The proposal, although pending approval by the TLC board of commissioners, could end months of uncertainty for drivers in the city. Since May 2024, Uber has intermittently locked drivers out of its app to avoid paying downtime wages, leaving drivers unable to earn during non-ride periods. These challenges arose after NYC enacted a 2022 law mandating a minimum driver wage of around $18 per hour, alongside compensation for idle time between rides.
Originally, the TLC suggested a 6.1% wage increase to discourage Uber and Lyft from locking drivers out. However, the latest proposal offers a reduced raise of 5% and includes modifications in driver pay calculations. Additionally, the proposal guarantees that drivers will receive warnings before losing access to a rideshare app. The revised approach shifts from annual wage adjustments to a model that considers “changing industry dynamics.”
Lyft expressed some approval but noted ongoing concerns. The company told Bloomberg, “While these changes are a step in the right direction, we still have concerns that the underlying pay formula will still deprive drivers of earning opportunities, drive up prices for riders, and reduce ride availability.”

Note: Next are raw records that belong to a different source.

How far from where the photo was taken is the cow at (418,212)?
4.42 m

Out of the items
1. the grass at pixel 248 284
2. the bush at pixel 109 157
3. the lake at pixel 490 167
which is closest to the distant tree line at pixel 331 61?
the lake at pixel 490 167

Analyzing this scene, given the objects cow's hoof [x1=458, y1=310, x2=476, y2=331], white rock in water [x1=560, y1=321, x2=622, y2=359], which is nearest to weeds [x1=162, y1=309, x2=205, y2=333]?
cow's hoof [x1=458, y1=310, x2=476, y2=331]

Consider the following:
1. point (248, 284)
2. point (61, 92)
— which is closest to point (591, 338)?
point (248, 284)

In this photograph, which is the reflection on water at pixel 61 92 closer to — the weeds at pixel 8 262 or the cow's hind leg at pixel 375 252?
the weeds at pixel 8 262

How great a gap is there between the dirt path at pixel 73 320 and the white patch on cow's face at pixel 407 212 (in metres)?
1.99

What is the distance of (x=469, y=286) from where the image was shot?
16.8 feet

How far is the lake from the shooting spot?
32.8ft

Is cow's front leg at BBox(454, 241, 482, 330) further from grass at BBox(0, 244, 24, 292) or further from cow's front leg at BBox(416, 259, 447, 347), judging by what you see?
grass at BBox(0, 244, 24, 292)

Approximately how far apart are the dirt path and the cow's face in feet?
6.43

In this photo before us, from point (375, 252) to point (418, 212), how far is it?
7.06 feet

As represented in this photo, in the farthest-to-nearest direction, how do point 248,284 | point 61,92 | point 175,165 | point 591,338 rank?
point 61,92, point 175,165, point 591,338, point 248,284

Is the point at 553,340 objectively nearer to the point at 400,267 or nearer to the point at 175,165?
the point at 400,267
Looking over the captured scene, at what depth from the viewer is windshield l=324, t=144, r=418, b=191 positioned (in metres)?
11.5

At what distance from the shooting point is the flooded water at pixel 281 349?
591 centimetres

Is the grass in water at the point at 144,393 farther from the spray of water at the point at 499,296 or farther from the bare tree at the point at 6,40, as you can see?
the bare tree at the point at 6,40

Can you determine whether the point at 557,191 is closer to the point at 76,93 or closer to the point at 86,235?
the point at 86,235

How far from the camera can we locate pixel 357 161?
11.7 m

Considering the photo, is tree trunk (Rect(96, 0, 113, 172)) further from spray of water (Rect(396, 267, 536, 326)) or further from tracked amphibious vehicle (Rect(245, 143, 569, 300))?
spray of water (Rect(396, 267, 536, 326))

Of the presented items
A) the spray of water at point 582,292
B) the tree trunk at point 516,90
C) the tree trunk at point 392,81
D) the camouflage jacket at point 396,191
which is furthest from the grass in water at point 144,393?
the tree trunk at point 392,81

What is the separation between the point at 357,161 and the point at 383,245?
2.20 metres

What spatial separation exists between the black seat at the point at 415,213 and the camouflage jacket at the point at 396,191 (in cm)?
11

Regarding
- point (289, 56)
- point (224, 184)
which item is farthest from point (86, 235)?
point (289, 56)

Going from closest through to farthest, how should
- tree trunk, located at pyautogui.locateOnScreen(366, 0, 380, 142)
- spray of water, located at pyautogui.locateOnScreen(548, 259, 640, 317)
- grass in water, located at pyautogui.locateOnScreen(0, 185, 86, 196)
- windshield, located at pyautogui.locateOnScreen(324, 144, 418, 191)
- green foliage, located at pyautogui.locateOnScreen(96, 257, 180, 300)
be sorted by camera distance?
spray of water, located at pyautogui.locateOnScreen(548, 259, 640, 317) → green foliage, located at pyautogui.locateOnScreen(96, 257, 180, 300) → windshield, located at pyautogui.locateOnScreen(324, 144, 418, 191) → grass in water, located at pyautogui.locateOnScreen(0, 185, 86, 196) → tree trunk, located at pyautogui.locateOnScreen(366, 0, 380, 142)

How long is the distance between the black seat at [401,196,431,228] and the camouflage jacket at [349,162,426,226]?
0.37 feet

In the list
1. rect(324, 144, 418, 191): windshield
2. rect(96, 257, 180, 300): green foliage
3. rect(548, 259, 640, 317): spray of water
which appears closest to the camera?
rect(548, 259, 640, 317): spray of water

Uber and Lyft’s challenging relationship with city and state governments over worker protections highlights the broader issues within the industry. While the benefits of this proposal are debated, even a reduced wage law stands out as progress compared to other rulings, such as California’s Proposition 22, which reclassified gig workers as contractors after initial legislation granted them employee status.